I'm writing a book now based from the perspective of 2037 where AI has destroyed many creative arts. Fake video, CGI and music. It's not something I look forward to.
And no I have not used AI for actual work. I have tried some sites to test and see, but I don't like it.


message 12: by Robin P (new)

Robin P | 1721 comments Philip wrote: "Robin P wrote: "Rachel wrote: "Please lets keep actors as narrators. Hopefully that does not make me a dinosaur but I am sick of AI."

I totally agree. I don't think the real lovers of audiobooks w..."


Thank you, Philip! Yes, the technology is there to steal the voices of actors - and of course to write the books in the first place (as well as music, film, etc.) Pretty scary.


message 13: by Joy D (new)

Joy D | 559 comments In my opinion, we need to refuse to listen to audiobooks performed by "virtual voices." Even if a voice sounds similar to a real person, the machine cannot distinguish context or nuance. It can "read straight" but if you want any type of performance, an AI machine cannot provide it.


message 14: by Pamela (new)

Pamela | 255 comments Rachel wrote: "How would a listener know if it is AI?"

You can tell by listening.

My husband hasn't listened to many audiobooks. One book he started recently without noticing the narrator. It was AI (Virtual Voice) and he didn't like it one bit, and quit listening to the book.

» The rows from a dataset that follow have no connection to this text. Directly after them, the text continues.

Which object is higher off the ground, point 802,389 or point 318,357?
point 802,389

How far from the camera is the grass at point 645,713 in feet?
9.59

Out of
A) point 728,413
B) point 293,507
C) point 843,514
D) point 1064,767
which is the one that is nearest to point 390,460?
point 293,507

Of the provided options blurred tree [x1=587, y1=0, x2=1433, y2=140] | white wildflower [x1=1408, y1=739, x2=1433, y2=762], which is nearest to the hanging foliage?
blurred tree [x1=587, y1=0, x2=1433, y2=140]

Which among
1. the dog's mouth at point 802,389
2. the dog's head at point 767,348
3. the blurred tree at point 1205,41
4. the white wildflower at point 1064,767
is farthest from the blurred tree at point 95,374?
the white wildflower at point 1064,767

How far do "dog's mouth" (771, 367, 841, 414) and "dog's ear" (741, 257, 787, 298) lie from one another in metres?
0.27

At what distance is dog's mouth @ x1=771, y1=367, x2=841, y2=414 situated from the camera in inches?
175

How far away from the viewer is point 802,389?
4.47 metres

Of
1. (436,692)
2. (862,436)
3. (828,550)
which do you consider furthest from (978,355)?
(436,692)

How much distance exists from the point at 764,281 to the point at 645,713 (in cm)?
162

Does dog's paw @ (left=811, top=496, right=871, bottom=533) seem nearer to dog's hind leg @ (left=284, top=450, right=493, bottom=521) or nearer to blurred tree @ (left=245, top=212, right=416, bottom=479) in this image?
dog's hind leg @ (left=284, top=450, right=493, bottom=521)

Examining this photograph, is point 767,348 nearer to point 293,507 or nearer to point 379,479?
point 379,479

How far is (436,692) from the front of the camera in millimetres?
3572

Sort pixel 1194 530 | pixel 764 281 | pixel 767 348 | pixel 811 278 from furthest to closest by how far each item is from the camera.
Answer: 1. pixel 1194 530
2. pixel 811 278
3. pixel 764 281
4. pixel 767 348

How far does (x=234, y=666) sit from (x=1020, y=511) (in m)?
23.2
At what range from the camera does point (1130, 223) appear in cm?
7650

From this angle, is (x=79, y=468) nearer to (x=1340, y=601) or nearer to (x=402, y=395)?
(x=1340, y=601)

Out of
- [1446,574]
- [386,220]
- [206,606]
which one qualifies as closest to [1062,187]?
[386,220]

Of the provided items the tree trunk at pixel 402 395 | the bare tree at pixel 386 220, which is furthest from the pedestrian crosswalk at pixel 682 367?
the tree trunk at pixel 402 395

There are a few books out there that have a name that doesn't say Virtual Voice or AI Generated. I found one as "Walter Brown". you can tell it is a computer generated voice.


message 15: by D (new)

D | 76 comments Joy D wrote: "In my opinion, we need to refuse to listen to audiobooks performed by "virtual voices." Even if a voice sounds similar to a real person, the machine cannot distinguish context or nuance. It can "re..."

This. There is no comparison to a human voice.

Audiobooks have been my go-to for a few years now. I listen to preview clips before buying/borrowing. This determines where my time/money goes. If it's not human voiced, it's a waste of time.


message 16: by Ava (new)

Ava (ava_lifezen) | 13 comments Rachel wrote: "Please lets keep actors as narrators. Hopefully that does not make me a dinosaur but I am sick of AI."

Definitely! I support narrators. But this shift in AI-narrated audiobooks is massive at the moment. It doesn't help that the big players promote it.